Prof. Bernardo, não somos amigos, discordamos de muitas coisas, mas desejo ao senhor a pronta e total recuperação.
Tudo de bom.

Bernardo Melgaço disse...

Obrigado Darlam...pelas sinceras palavras de incentivo.

Um abraço,

Bernardo

Waltécio disse...

Olá Bernardo!

Hoje no café na P&C, onde costumo conversar pela manhã, Darlan me falou do seu texto e até me convidou a ler quando possível.

Acabo de fazer isso e quero deixar minhas palavras de apoio, respeito e admiração por toda a sua luta e história em particular.

Além de eu ser ateísta, costumo usar um termo pejorativo para rotular a mim mesmo: "cienciolatra". Li isso no livro "Thuillier, P., 1994. De Arquimedes a Einstein: a face oculta da invenção científica. Editora Jorge Zahar."

Somos opostos no mundo acadêmico, mas compreendo que em ambos os casos, necessários para a crítica e complementares na construção do conhecimento.

Odiaria viver em um mundo apenas com vários "Waltécios", todos com uma única opinião, todos iguais.

A gente já discutiu feio sobre alguns assuntos e gosto muito das lembranças que tenho desses momentos.
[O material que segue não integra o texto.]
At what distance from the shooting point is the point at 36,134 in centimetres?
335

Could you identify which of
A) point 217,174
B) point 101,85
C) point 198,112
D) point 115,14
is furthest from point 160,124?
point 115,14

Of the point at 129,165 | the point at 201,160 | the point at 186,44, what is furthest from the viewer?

Li no texto como você descreve a dificuldade de ter de trabalhar e os anseios de seu espírito. Tenho o mesmo, pois queria me dedicar mais na divulgação da ciência e trabalhar com mais afinco para a melhoria de nosso povo brasileiro. Também tenho filhos e preciso cumprir minha carga horária como todo homem trabalhador.
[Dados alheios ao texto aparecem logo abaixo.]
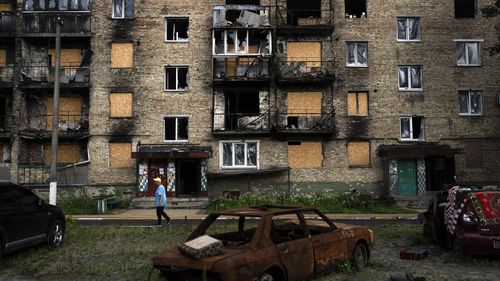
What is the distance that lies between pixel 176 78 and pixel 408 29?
49.2ft

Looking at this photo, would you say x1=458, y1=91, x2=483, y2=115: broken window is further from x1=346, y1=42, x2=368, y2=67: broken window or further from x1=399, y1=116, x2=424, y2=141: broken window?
x1=346, y1=42, x2=368, y2=67: broken window

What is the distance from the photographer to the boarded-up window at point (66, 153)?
28750 mm

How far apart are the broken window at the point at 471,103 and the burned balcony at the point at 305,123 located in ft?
27.5

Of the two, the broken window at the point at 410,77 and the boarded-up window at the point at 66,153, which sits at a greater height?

Acredito que conseguiremos atingir nossos objetivos!

Novamente, espero que dê tudo certo, você se recupere e volte para suas atividades.

Lembro de você no ano passado, quando me perguntou: "há outro professor aqui na URCA que faça extensão, pesquisa e ensino"?
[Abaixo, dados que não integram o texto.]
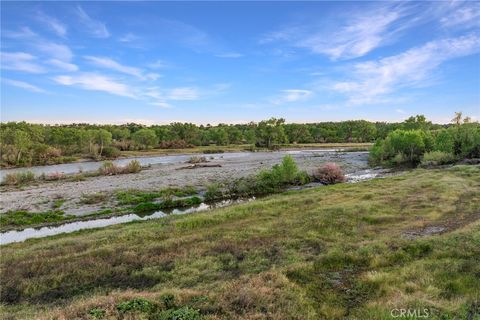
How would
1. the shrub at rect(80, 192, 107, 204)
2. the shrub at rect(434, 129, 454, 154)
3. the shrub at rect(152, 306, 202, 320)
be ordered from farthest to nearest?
the shrub at rect(434, 129, 454, 154)
the shrub at rect(80, 192, 107, 204)
the shrub at rect(152, 306, 202, 320)

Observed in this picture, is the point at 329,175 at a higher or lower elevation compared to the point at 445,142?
lower

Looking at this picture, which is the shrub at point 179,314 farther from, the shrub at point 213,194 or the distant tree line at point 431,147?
the distant tree line at point 431,147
Não, Bernardo! Você possui nossos elogios e reconhecimento por tudo isso!!!

Abraço,

Waltécio

Bernardo Melgaço disse...

Prezado Waltécio,

Agradeço pelo apoio e compreensão. Mas, sinto que vou superar esse momento difícil da doença. Graças a Deus que tenho uma espiritualidade e acredito em algo que vai além dessa vida. Por isso, mais do que nunca sei que minha consciência está limpa e sabedora de que a vida continua – sempre! A vida é uma dádiva, mas infelizmente esquecemos de agradecer e aproveitar a sua doçura para o processo de evolução que está intrínseco em nosso modo de viver. Eu tive um sinal dessa vida maior em 1988 durante uma crise existencial. Vi e senti que poderia participar de um outro universo paralelo ao nosso em vida nesse plano tridimensional. E mais do que isso poderia Amar e ser Feliz como os santos e os anjos. Tive a experiência mágica do Caminho Maior onde podemos reconhecer a natureza e o lugar metafísico do paraíso....puro Amor Divino. Mas, a vida menor, dos dias de trabalho e afazeres domésticos comuns, nos atrai para o caminho material, pragmático muito distante desse outro universo que vivenciei em 1988. Por isso, cada vez mais me sinto atraído a retornar em quanto dá tempo ainda ao caminho que fiz em 1988. Nada terei a perder. E a vida voltará a ter sentido para mim: em companhia da minha centelha divina. Agora, só me resta esperar e buscar na fé a superação das lutas que travo com meu ego-psique. Os dois primeiros meses foram terríveis...crise a cada segundo! Agora sinto-me mais confiante, mais calmo. Creio, que quanto mais cedo nos conscientizarmos desse fato maior que é a travessia para o outro lado, melhor será para nos libertarmos do corpo e da mente, onde estamos exageradamente apegados. A vida tem uma finalidade maior que vai além de tudo aquilo que ouvimos e aprendemos no campo social, político, econômico e científico.